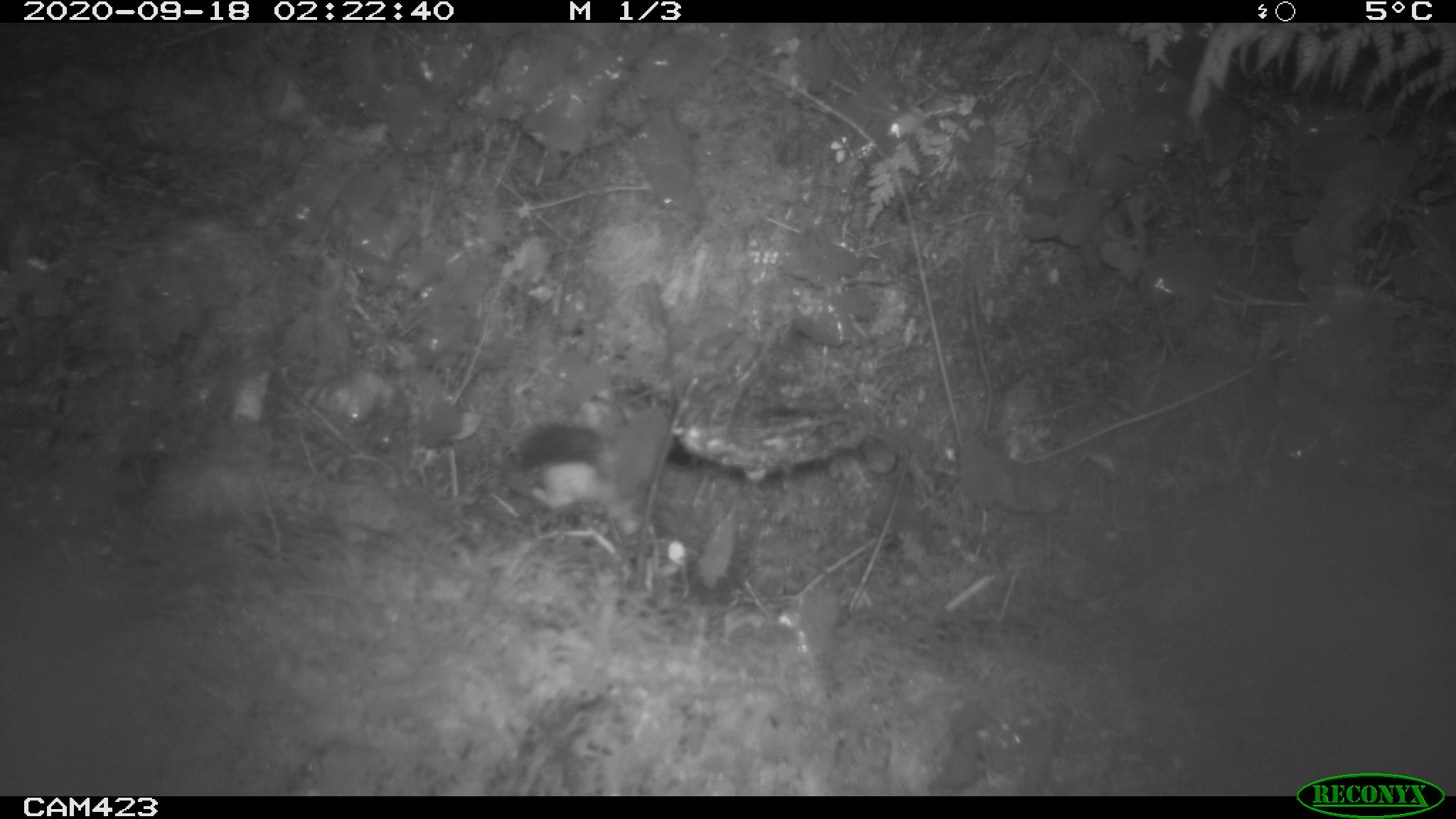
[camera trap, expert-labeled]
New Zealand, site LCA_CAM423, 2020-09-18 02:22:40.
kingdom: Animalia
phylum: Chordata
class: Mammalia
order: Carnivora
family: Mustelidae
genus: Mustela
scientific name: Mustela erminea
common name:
- - -
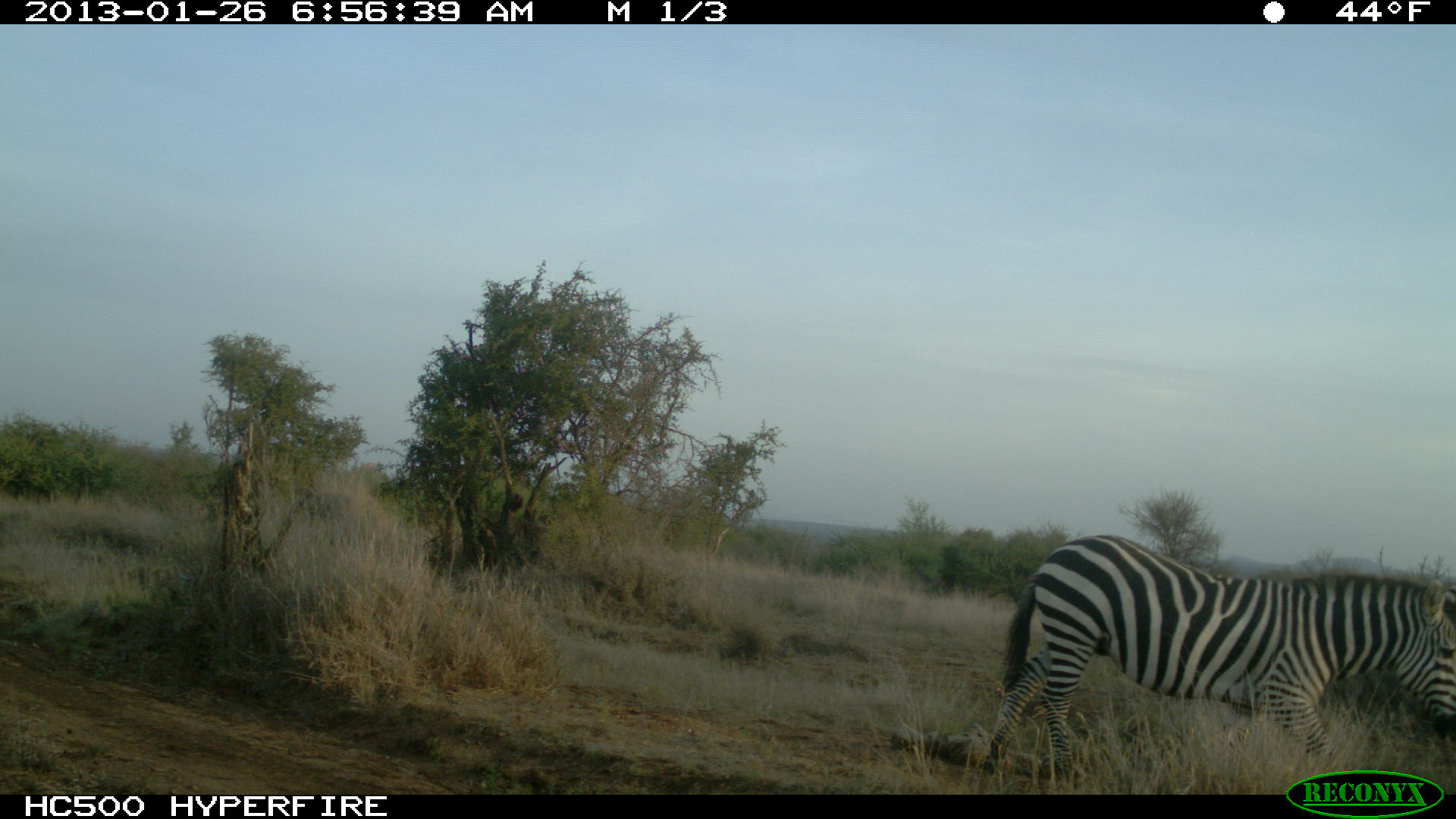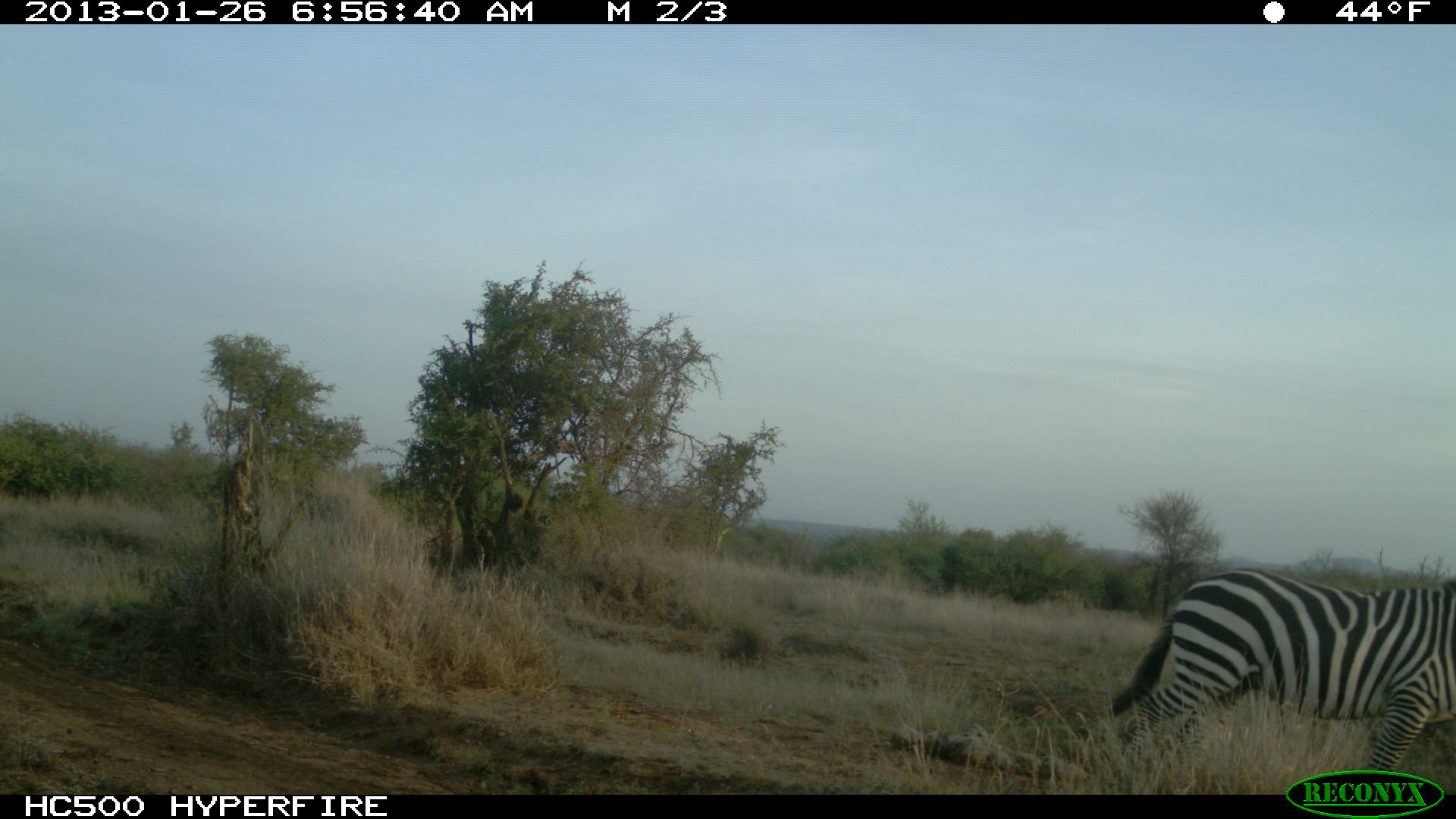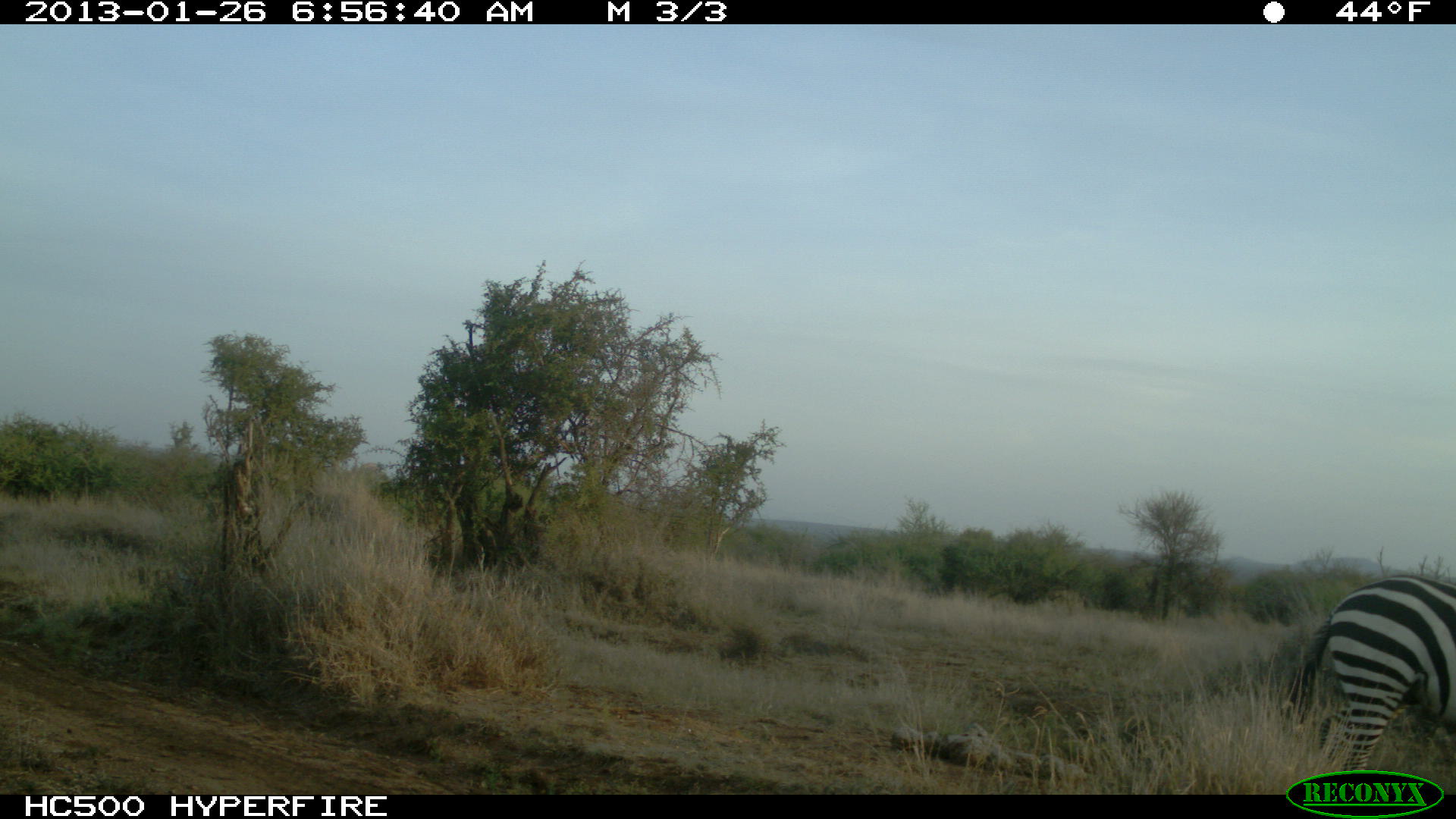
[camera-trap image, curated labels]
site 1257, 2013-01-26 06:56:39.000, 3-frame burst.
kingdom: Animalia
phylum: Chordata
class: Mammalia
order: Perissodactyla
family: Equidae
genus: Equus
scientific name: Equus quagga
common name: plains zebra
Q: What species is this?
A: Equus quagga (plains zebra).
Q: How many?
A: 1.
- - -
** PROBLEM DESCRIPTION **
Reproduce every line above containing "site".

** REPLY TO THE TASK **
New Zealand, site LCA_CAM423, 2020-09-18 02:22:40.
site 1257, 2013-01-26 06:56:39.000, 3-frame burst.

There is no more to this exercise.